Friends of the Van Duzen River
A Grass Roots community organization comprised of residents and visitors to the Van Duzen Region. We are Dedicated to helping to restore the river for future Generations


Eyes off the Van Duzen?
(Times Standard) 02/04/2005



Eyes off the Van Duzen?
February 4, 2005

By John Driscoll

The Times-Standard

CARLOTTA -- While fighting to get timber plans in Freshwater and Elk River permitted by state water quality officials, the Pacific Lumber Co. has been coasting through the process in the Van Duzen watershed.

The North Coast Regional Water Quality Control Board's staff is grinding to get watershedwide permits in the Humboldt Bay area watersheds wrapped up, and admits it has no time to deal with the Van Duzen. While the California Department of Forestry has set limits in Freshwater and Elk at 500 and 600 acres per year, Palco saw its plans to log on 5,000 acres in the Van Duzen approved in 2004.

The Pacific Lumber Co. says new plans it wants permitted are as critical as those in Freshwater and Elk, without which the company says it will go bankrupt.

Source data
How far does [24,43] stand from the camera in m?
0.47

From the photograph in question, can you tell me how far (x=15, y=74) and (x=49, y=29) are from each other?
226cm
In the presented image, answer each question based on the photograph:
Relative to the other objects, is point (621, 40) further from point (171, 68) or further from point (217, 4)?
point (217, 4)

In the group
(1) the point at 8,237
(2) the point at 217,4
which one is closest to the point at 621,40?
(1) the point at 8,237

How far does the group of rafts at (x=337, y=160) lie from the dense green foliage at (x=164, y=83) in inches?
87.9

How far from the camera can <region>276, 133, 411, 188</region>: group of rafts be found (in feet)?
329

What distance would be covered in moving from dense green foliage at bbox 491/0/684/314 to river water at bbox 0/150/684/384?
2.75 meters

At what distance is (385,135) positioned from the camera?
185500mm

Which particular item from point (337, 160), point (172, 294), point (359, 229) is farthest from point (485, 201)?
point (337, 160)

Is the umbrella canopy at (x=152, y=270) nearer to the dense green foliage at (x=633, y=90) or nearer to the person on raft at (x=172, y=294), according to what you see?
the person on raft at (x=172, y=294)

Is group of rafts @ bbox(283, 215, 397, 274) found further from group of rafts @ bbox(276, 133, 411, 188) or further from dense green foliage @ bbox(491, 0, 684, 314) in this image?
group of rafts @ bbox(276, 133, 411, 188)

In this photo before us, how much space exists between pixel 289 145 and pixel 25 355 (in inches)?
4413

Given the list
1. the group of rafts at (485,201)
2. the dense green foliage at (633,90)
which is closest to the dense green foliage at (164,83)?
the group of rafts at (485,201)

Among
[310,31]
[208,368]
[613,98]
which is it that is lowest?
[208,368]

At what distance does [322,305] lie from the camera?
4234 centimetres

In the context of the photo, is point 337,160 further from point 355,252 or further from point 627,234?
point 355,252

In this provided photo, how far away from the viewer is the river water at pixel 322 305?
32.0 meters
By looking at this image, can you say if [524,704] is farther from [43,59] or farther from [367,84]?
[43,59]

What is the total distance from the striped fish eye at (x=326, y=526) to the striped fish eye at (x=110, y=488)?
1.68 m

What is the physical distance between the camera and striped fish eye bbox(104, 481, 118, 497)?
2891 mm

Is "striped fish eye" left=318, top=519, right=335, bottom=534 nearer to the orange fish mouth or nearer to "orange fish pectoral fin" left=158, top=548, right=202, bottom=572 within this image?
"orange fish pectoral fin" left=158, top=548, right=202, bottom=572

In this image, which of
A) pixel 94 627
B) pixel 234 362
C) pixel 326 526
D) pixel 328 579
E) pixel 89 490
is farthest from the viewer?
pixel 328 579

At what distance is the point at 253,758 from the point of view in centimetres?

> Problem description: Rewrite the Times-Standard article from "February 4, 2005" to "will go bankrupt.", inclusive, renaming "Palco" as "Pacific Lumber" throughout. The listing was taken from a separate source.

> Solution to this exercise:
February 4, 2005

By John Driscoll

The Times-Standard

CARLOTTA -- While fighting to get timber plans in Freshwater and Elk River permitted by state water quality officials, the Pacific Lumber Co. has been coasting through the process in the Van Duzen watershed.

The North Coast Regional Water Quality Control Board's staff is grinding to get watershedwide permits in the Humboldt Bay area watersheds wrapped up, and admits it has no time to deal with the Van Duzen. While the California Department of Forestry has set limits in Freshwater and Elk at 500 and 600 acres per year, Pacific Lumber saw its plans to log on 5,000 acres in the Van Duzen approved in 2004.

The Pacific Lumber Co. says new plans it wants permitted are as critical as those in Freshwater and Elk, without which the company says it will go bankrupt.